# What does the concept of "free electron" mean in the context of band theory?

Often when conductivity is explained through band theory, the term "free" tends to crop up. As an example, I often come across descriptions of the valence band as a highest filled set of states occupied by electrons bound to their specific atoms; raising them to the conduction band supposedly "frees" them so that they can move freely in the metal, thereby enabling them to contribute to a current when an electric field is applied. In fact, in my introductory solid-state physics book, the additional electron contributed by a donor in a doped semiconductor is referred to as "loosely bound" to the donor ion, requiring a push into the conduction band to break free and become a charge carrier.
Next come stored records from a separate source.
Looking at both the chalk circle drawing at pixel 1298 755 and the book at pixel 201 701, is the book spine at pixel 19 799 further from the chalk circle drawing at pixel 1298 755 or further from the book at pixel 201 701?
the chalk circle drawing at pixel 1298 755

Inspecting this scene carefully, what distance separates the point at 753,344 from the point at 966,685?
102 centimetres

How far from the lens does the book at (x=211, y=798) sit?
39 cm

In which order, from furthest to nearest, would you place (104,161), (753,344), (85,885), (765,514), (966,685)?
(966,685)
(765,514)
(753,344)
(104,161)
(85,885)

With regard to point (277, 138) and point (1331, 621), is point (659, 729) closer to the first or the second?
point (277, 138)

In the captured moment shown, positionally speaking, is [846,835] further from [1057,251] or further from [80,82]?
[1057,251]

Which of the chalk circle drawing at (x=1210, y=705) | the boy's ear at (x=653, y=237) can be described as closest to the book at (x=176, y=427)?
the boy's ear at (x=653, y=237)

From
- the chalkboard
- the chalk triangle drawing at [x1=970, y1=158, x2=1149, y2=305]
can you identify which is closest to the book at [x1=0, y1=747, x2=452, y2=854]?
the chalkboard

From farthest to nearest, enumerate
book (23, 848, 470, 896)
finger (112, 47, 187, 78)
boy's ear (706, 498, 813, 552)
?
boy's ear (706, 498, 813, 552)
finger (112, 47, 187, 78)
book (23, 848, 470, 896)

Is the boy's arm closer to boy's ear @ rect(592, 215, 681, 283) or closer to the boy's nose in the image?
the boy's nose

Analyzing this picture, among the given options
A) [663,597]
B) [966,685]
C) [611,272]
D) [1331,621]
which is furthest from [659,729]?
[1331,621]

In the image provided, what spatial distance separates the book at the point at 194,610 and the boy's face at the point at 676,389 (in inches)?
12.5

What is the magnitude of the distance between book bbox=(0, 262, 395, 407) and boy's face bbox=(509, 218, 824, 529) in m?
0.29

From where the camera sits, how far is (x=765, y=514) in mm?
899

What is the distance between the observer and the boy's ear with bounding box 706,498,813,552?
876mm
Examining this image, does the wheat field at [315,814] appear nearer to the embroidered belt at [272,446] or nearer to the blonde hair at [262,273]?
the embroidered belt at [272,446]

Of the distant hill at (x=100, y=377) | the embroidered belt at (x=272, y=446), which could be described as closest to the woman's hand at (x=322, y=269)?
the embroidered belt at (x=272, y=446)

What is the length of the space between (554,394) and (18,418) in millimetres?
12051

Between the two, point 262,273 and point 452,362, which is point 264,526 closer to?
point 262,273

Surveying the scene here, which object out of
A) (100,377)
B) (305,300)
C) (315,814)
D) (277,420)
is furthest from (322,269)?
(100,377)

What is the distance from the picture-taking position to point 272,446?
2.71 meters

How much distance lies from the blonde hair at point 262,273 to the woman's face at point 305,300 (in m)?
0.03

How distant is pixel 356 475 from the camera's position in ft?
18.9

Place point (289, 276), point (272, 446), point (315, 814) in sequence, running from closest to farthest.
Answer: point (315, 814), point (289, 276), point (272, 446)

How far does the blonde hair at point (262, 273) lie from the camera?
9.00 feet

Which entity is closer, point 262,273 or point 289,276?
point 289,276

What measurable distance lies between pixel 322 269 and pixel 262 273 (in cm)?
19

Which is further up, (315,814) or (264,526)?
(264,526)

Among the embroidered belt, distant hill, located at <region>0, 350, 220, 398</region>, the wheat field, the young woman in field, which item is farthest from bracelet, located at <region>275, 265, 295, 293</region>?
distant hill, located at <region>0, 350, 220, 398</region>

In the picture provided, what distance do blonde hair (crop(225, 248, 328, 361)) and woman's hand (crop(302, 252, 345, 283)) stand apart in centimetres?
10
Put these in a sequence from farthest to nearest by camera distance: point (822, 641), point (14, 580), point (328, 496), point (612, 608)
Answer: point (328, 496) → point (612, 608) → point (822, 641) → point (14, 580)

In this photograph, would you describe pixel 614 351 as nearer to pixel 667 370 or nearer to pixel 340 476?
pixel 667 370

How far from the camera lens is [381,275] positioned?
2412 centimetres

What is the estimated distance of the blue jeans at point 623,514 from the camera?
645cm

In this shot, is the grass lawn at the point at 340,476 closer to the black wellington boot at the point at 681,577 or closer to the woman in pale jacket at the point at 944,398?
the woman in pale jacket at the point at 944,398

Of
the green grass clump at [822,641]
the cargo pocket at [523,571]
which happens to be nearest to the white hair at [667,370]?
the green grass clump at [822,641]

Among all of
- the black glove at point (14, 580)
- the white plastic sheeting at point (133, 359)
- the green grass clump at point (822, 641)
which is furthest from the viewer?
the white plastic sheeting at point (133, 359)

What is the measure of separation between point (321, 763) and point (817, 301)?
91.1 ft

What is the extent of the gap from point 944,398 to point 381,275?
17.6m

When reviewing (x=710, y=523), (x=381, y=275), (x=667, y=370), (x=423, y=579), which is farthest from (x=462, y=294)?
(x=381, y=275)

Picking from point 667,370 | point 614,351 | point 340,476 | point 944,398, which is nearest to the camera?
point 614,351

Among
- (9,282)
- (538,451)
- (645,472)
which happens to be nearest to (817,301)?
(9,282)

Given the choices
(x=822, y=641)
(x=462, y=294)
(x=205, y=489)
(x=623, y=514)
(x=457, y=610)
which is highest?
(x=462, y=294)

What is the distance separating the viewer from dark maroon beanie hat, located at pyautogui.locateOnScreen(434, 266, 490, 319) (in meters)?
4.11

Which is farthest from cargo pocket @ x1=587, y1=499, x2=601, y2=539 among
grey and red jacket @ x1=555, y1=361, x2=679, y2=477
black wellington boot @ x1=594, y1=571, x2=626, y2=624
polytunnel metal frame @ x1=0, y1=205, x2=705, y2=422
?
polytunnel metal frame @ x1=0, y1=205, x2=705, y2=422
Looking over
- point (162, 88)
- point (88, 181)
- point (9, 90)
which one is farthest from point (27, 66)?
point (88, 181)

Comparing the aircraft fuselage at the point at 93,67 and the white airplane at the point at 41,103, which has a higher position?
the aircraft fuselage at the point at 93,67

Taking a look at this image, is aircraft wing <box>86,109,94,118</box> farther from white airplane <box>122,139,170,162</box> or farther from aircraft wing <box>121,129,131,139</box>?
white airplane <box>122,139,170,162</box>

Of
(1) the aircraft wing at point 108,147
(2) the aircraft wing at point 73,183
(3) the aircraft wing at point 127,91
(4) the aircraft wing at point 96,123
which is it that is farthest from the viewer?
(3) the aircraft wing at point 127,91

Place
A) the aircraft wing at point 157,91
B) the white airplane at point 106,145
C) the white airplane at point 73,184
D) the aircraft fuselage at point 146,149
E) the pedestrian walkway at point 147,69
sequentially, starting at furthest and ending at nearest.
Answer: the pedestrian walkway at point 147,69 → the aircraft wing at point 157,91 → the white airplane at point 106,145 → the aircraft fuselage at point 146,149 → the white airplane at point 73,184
At the same time, I was also given to understand that the electrons of a valence band do not contribute to a current when there is an electric field, because their respective velocities balance each other out perfectly; there is no net velocity and hence no net movement. Raising an electron into the conduction band essentially means creating a hole in the valence band so that the electrons can now redistribute (in k-space) and thereby achieve a non-zero net velocity.

But according to this latter statement, the electrons in the valence band should contribute to a current across the metal when an electric field is applied.

A) How then can the valence band electrons be bound to a specific atom, as the former statement claims, if they are simultaneously capable of acting as charge carriers? Also, how then can the donor electron - which occupies an energy state above the valence band - be "loosely bound" to the donor atom, when the electrons below aren't?

B) Assume that we raise the temperature enough (without the metal somehow disintegrating) so that some electrons from even the lowest band leave for higher energy bands. Will the holes that are left behind in this lowest band also mean that the remaining electrons in this band can carry charge, similar to how the electrons in the valence band with holes were able to carry charge?

I'll be grateful for anything that can help me clear up this mess!